Developments in Tax Transparency: Will this impact you?
One the key developments in the last few years pertained to tax transparency with the latest instalment being DAC 7 which goes further than exchange of information through joint audits. Today Malta has a wide basis at law for access to information through its national provisions, wide double tax treaty network, tax information exchange agreements and the Multilateral Convention on Mutual Assistance in Tax Matters. In my view, the latest partially compliant rating received in the 2020 Second Round of the Peer-Review Group from the Global Forum on Transparency and Exchange of Information does not necessarily reflect this national progress.
Furthermore, the incidence of information holders receiving requests for information in furtherance of a foreign tax investigation has significantly increased in recent years. Such requests are made by the Commissioner both in the realm of income tax and separately in the field of VAT. This incidence has increased following the enactment of Automatic Exchange of Information instruments which has allowed tax authorities to gather intelligence for more targeted tax investigations.
In this area of law, the Court of Justice of the European Union jurisprudence has played an important role in balancing the powers of tax authorities with the notion of foreseeable relevance. Traditionally, the powers of the Commissioner for Revenue were quite broad. Information requested may in certain instances be quite invasive of the fundamental rights especially if they concern foreign transfer pricing investigations. However, it is only recently that the Court of Justice of European Union has started to recognise that information holders should have the possibility to file a claim through the national courts to allow an effective judicial review.
Concurrently dispute resolution on a cross-border basis has seen major legislative developments in recent years. In complex tax arrangements predictability and consistency in the application of the law is crucial. The prime route to obtain tax certainty is through the obtainment of rulings and statutory clarifications from the Office of the Commissioner for Revenue. However, this free public service has been quite lagging from our experience leading in certain situations to untimely delays.
Despite this reality, action 14 of the OECD/G20 Anti-BEPS package has laid out minimum standards which transcend more rights for taxpayers where a cross-border dimension exists. Through these initiatives Maltese taxpayers are now given a means to initiate an effective transparent Mutual Agreement Procedure (MAP). The enforcement of these minimum standards has further spearheaded two major initiatives. Firstly, Malta has conferred jurisdiction in terms of article 18 of the Multilateral Instrument (MLI) for its covered tax agreements (double tax treaties) to be subject to mandatory binding arbitration on unresolved issues. This is of course provided the other Contracting Party to that Agreement has also notified an equivalent prorogation thereof. From an EU tax perspective, the Tax Dispute Resolution Directive (which was later transposed in S.L. 123.191) further strengthened this framework through clear rules by which taxpayers may enforce their rights in a fair manner.

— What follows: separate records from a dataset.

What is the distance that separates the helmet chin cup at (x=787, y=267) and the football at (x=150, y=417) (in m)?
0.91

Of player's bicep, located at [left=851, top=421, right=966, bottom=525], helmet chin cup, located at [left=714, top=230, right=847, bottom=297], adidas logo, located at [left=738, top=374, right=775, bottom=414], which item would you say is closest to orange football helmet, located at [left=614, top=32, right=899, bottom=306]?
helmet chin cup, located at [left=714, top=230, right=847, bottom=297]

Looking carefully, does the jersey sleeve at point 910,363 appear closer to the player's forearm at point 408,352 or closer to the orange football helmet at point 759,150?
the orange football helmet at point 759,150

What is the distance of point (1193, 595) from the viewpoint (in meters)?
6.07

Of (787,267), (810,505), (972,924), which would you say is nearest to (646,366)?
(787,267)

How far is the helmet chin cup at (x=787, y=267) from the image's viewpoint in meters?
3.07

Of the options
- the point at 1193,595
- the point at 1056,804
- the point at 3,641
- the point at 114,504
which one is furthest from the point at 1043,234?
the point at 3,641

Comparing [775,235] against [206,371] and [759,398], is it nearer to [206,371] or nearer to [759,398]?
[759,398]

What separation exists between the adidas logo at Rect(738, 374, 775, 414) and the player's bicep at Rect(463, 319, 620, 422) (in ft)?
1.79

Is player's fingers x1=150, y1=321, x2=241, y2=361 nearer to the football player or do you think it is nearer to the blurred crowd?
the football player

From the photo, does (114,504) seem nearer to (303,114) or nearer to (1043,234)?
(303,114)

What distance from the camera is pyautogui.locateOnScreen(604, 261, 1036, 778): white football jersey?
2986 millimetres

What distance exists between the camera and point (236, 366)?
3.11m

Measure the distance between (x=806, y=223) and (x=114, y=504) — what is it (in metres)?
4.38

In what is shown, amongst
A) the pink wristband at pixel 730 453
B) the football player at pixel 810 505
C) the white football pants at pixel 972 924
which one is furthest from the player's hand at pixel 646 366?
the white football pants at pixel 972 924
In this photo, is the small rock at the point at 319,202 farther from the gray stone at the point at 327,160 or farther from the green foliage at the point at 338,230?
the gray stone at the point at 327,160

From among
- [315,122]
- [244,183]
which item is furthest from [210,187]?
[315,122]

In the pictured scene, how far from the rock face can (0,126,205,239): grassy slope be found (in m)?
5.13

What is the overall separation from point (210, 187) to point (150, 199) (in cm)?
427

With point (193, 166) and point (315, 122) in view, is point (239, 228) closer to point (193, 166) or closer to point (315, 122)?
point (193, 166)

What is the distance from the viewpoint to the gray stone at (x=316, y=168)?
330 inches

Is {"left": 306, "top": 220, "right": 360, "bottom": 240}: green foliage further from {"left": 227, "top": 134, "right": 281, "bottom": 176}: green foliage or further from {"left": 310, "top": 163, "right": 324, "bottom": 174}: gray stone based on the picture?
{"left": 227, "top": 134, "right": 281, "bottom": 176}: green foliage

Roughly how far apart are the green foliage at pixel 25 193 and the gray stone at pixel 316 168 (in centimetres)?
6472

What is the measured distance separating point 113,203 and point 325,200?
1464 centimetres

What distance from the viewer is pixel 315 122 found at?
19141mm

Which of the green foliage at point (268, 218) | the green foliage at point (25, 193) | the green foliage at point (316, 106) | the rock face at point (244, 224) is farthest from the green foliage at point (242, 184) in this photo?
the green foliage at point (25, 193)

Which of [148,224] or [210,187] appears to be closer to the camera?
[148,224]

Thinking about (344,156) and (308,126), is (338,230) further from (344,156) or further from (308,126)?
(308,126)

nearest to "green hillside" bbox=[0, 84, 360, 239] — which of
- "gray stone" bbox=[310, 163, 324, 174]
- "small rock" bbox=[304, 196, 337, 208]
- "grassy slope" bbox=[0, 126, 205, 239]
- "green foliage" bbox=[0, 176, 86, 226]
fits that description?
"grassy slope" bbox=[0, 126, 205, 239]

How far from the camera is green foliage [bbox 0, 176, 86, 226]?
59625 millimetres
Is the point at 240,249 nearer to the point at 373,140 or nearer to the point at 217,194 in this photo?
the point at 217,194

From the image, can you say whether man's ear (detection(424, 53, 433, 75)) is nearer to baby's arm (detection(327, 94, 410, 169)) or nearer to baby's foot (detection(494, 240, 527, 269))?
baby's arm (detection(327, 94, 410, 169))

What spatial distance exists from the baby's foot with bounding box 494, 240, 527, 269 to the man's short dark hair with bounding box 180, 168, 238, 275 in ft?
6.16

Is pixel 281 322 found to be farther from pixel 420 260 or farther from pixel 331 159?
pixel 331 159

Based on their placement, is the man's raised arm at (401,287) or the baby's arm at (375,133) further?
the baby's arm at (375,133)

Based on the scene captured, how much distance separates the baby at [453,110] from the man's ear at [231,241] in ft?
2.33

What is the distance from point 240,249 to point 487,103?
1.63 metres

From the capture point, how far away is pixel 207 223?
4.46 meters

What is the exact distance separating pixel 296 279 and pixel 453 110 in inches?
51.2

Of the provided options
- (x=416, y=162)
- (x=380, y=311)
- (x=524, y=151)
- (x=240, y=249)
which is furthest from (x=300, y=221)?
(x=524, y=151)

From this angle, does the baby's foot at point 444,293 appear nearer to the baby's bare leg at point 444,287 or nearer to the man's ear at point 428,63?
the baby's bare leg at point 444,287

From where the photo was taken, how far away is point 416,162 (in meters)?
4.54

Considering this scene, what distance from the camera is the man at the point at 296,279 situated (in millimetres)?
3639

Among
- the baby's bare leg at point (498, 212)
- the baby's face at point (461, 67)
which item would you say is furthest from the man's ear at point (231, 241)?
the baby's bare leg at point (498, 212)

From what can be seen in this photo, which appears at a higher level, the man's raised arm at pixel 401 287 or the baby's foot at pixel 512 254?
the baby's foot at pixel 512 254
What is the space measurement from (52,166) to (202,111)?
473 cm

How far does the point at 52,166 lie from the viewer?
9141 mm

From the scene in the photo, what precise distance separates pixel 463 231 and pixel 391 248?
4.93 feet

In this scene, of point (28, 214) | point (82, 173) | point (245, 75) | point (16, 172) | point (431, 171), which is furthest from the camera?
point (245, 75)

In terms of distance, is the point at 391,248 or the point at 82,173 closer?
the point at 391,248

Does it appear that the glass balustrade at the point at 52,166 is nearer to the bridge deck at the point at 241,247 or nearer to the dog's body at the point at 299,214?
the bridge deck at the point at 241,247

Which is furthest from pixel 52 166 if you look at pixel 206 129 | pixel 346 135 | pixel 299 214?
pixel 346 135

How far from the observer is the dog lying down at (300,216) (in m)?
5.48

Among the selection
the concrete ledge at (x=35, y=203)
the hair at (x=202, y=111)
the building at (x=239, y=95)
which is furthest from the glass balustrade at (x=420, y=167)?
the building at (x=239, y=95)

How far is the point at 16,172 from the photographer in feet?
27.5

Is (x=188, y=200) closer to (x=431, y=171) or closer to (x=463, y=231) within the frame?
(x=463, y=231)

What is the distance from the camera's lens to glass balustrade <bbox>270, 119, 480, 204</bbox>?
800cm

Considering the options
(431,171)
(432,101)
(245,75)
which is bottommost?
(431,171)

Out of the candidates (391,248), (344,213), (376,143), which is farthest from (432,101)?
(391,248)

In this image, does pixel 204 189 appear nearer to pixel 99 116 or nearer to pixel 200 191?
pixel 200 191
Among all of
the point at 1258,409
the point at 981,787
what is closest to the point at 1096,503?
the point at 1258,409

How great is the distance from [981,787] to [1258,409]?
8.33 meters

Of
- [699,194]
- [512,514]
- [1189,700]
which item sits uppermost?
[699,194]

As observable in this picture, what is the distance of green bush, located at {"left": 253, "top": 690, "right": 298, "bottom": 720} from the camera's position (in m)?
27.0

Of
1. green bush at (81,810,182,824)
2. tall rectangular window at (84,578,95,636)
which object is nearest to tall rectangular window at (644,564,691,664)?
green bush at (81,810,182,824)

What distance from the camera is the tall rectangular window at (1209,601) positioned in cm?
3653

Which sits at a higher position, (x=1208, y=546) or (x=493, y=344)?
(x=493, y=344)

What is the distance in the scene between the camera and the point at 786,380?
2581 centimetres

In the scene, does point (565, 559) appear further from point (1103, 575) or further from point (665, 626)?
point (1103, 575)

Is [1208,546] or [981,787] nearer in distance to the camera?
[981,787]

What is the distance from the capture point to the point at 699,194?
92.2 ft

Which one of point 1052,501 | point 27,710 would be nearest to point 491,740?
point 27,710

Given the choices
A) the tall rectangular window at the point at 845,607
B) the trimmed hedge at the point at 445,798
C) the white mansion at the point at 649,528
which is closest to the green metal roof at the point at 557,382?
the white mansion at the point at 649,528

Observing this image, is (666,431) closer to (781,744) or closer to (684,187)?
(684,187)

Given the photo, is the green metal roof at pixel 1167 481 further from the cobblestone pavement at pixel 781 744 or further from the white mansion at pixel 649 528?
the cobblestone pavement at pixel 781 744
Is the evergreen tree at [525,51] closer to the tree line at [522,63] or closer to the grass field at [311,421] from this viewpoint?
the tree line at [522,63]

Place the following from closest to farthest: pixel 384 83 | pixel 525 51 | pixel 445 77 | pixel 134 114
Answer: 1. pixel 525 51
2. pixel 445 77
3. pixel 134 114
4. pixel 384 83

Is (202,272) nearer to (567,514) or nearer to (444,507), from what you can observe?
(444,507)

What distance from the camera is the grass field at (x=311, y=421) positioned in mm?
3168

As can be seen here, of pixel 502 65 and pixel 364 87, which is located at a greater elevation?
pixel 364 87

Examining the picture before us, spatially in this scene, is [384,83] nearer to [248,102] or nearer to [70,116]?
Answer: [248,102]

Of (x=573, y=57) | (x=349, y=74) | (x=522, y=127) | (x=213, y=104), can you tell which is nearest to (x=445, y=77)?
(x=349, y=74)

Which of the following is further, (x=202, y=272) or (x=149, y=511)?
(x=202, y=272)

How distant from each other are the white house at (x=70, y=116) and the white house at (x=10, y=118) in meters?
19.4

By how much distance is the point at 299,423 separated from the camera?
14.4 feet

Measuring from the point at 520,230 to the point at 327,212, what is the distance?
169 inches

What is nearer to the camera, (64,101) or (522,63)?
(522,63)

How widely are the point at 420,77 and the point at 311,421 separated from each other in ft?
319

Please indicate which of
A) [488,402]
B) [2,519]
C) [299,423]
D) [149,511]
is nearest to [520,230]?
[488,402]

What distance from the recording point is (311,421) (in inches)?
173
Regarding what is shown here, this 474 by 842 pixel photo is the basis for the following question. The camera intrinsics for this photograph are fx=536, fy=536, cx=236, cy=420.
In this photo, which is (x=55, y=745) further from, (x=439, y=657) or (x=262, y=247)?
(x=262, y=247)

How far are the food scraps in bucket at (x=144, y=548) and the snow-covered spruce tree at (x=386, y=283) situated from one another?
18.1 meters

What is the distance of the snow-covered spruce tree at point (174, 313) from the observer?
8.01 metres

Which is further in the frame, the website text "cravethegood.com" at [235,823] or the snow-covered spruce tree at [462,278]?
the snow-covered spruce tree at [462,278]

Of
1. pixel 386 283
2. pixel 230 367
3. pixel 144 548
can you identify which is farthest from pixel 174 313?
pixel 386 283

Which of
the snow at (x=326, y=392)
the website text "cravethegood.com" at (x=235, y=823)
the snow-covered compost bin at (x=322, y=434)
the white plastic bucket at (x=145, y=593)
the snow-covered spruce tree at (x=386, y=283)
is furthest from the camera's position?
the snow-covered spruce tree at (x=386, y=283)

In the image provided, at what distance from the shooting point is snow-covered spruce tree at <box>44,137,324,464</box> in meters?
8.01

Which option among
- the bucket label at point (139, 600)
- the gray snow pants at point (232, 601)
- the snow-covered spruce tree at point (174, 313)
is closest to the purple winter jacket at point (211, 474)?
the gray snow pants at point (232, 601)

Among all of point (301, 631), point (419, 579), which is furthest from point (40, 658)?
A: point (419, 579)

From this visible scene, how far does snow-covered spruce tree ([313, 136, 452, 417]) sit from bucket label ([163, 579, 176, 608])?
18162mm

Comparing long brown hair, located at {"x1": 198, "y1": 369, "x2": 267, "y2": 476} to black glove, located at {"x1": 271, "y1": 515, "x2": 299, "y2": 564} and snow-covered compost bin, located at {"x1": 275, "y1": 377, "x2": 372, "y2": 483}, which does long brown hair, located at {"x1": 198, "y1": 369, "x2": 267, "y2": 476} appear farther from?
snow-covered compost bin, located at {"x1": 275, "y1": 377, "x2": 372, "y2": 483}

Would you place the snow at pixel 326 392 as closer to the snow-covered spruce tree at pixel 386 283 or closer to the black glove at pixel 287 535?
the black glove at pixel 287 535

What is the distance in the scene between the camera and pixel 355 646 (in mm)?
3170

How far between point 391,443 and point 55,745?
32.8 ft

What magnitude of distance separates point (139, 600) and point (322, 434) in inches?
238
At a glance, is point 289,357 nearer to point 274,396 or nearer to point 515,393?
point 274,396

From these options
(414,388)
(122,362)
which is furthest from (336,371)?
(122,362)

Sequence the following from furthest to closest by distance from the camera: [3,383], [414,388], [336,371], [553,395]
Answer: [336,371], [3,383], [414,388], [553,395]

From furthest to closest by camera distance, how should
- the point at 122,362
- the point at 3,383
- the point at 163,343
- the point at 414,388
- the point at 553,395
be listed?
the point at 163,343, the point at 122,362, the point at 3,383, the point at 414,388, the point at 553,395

Therefore, the developments in this area will be a matter of interest in the next few years especially in view of the tax challenges arising from the digitalisation of the economy. Indeed, article 44(2B)(c) of the Income Tax Management Act already provides inter alia that no interest shall run on any tax payable in those circumstances where a person has lodged a claim for a Mutual Agreement Procedure. This right shall run for the period between the date when the said action under the Mutual Agreement Procedure is initiated and the date it is concluded. The latest Budget Implementation Act, 2021 has also affected an amendment to article 13(4) of the Income Tax Management Act. This amendment will allow for a downward adjustment in taxes and repayments of taxes even where an ensuing adjustment form is lodged after the statutory timeframes. Hence, adjustments which stem from the conclusions of MAP procedure in favour of the applicant taxpayer are now expected to no longer be impeded by such limitations.